Myth #3: Because low-income homebuyers are riskier borrowers and in recent years had access to too much credit, they were bound to default on their loans.
According to this myth, low-income households are generally assumed to possess “less than stellar” credit. However, data on many low-income borrowers show that they are not riskier borrowers than those with higher incomes, especially when their actual credit worthiness is appropriately measured. Rather, when these borrowers do have access to credit and well-designed affordable homeownership programs, they pay their mortgages diligently, maintain their loans longer, and their mortgages often turn out to be fairly profitable and stable for lenders.
Over the past four decades, the US Department of Agriculture has successfully carried out the Section 502 Single Family Homeownership Loan Program, which has benefited hundreds of thousands of rural low-income families and experienced low default rates. Other examples confirming that lower income borrowers who are well-prepared and pre-approved for mortgage loans can achieve sustainable homeownership include:
- In 2007, Neighborhood Housing Services reported that of nearly 3,000 loans it funded to borrowers averaging only two-thirds of the national median income, the delinquency rate was only 3 percent, considerably below the 15 percent subprime default rate at the time.
- The Massachusetts Affordable Alliance program has enabled more than 13,000 families with below median incomes to become first-time homeowners over the past 18 years. A recent review shows that the delinquency rate in the first nine months of 2008 was 2 percent, compared to 4 percent for all prime mortgage loans statewide, and considerably below the subprime default rate.
- In 2009, the overall default rate for nearly 9,000 low-income families who purchased homes through the use of affordable housing programs in Boston, Chicago, Los Angeles, New York, and San Francisco was less than 1 percent. In 2010, a report on New York City’s affordable homeownership program showed only 13 foreclosures out of more than 20,000 homes sold to low-income families.
- Housing our Communities (HOC), a nonprofit housing organization based in Arizona and Nevada, has used various homeownership assistance programs successfully. Despite high rates of foreclosure in those two states, HOC has produced 384 first-time home buyers between October 1, 2007 and September 30, 2009. It has experienced only four foreclosures since 1988 and none over the last five years.
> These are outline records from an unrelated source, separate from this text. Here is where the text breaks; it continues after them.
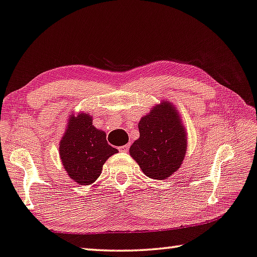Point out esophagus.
I'll return each mask as SVG.
<instances>
[{
  "mask_svg": "<svg viewBox=\"0 0 257 257\" xmlns=\"http://www.w3.org/2000/svg\"><path fill=\"white\" fill-rule=\"evenodd\" d=\"M129 148H130V145L129 144H125V145H122V147H120V151H128L129 150Z\"/></svg>",
  "mask_w": 257,
  "mask_h": 257,
  "instance_id": "1",
  "label": "esophagus"
}]
</instances>
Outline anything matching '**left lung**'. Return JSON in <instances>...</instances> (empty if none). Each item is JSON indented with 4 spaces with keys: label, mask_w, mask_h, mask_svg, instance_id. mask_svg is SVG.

HOC is currently helping someone become a first-time homeowner every three days by providing one-on-one counseling and fully preparing the home buyer to obtain the right affordable loan product.
In spite of the foreclosure debacle, a great number of mortgage-ready Americans should now be able to achieve sustainable homeownership. At a time of historically low interest rates and home prices, mortgage loans can and must be made the right way by providing home buyer education and counseling, reasonable loan terms, affordable down payments, and homeownership assistance to qualified home buyers.